▸ PROBLEM REQUIREMENTS:
Reproduce word for word the part of the records that opens with the line containing "Of arched cave" and closes with the line containing "22.2 meters", both of those lines included. Give only that part.

▸ DATA IN THIS EXERCISE:
———

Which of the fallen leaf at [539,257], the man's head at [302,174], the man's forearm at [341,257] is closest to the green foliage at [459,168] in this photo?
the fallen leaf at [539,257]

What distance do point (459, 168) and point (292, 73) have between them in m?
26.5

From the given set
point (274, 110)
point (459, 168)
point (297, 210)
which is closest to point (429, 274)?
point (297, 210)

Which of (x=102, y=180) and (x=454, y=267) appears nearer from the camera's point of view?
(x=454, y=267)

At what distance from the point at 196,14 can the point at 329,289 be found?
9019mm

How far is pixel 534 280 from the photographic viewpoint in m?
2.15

———

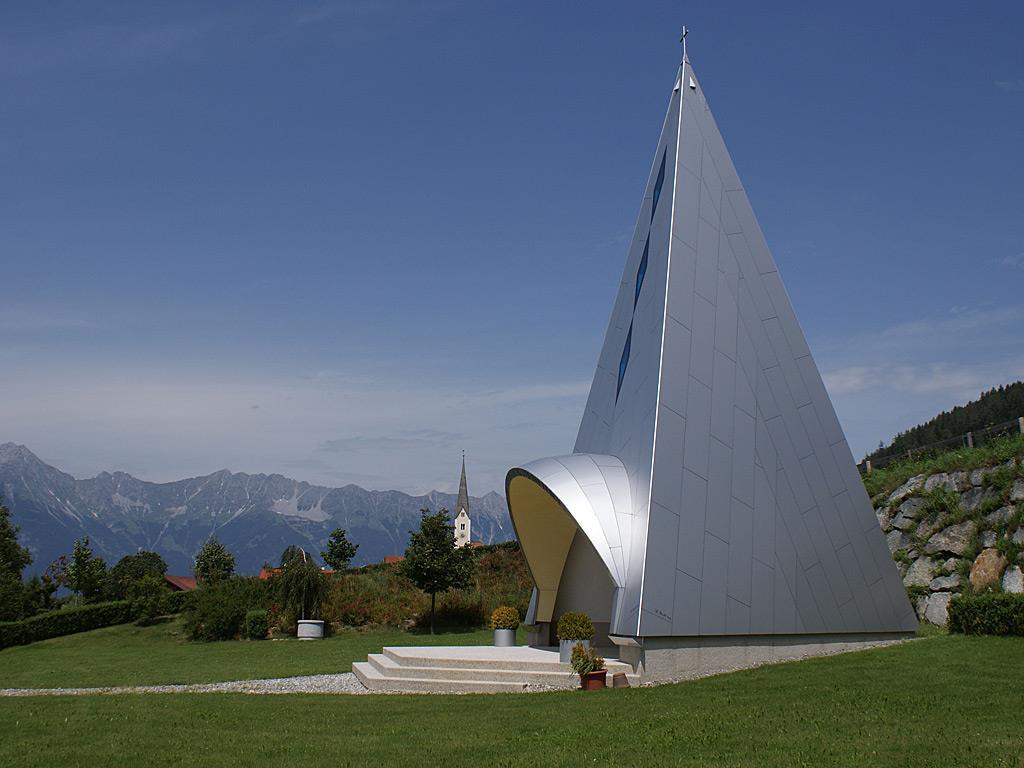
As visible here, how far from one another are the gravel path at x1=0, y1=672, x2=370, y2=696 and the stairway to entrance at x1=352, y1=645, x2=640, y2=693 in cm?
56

———

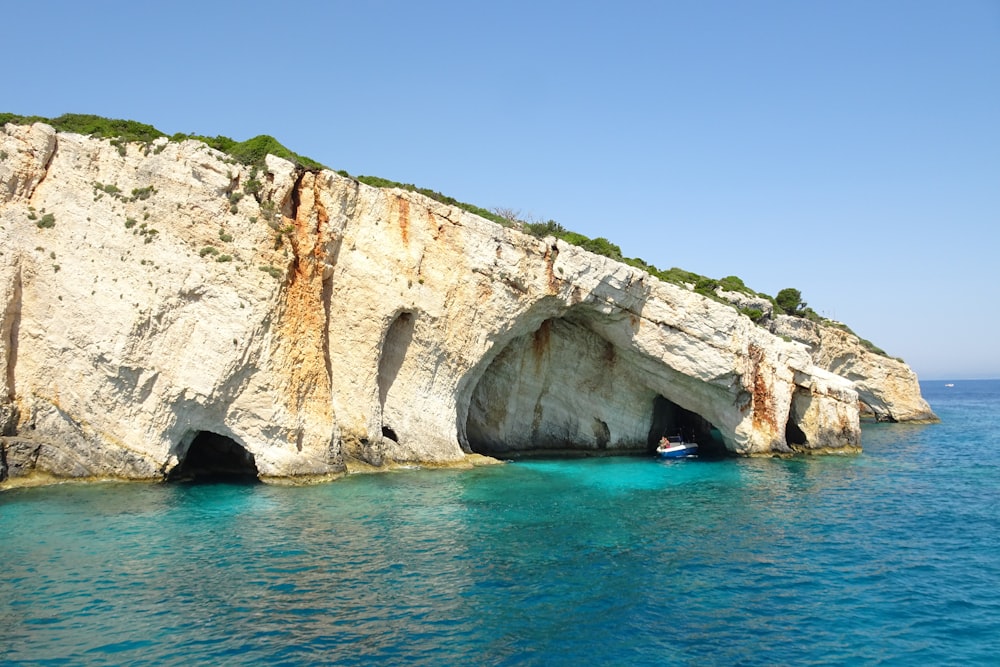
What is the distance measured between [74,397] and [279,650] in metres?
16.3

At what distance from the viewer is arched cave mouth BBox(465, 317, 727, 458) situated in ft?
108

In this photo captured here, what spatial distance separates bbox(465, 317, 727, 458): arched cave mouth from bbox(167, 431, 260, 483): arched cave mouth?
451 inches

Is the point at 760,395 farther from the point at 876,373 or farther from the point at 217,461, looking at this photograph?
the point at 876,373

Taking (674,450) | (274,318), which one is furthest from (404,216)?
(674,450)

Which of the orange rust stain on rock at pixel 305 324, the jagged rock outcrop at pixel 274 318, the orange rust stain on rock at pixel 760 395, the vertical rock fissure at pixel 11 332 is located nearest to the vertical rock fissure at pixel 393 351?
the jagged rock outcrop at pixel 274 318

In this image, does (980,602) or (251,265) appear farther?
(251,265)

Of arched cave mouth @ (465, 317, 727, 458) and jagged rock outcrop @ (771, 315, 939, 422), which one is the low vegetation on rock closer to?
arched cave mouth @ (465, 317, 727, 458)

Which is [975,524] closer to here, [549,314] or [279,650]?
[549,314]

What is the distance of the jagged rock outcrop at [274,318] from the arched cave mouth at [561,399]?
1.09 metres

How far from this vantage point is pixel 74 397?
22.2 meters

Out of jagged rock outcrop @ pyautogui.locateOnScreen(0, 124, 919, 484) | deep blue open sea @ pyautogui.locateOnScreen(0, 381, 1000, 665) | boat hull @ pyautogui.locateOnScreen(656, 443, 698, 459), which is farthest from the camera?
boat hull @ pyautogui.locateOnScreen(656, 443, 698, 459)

———

▸ TASK OUTPUT:
Of arched cave mouth @ (465, 317, 727, 458) and jagged rock outcrop @ (771, 315, 939, 422), which one is the low vegetation on rock closer to?
arched cave mouth @ (465, 317, 727, 458)

Which is [975,524] closer to here, [549,314] or [279,650]?
[549,314]

What is the distance of the jagged rock outcrop at [274,318] from the arched cave mouth at [561,399]?
1.09 metres

How far from this vantage point is pixel 74 397?
22.2 meters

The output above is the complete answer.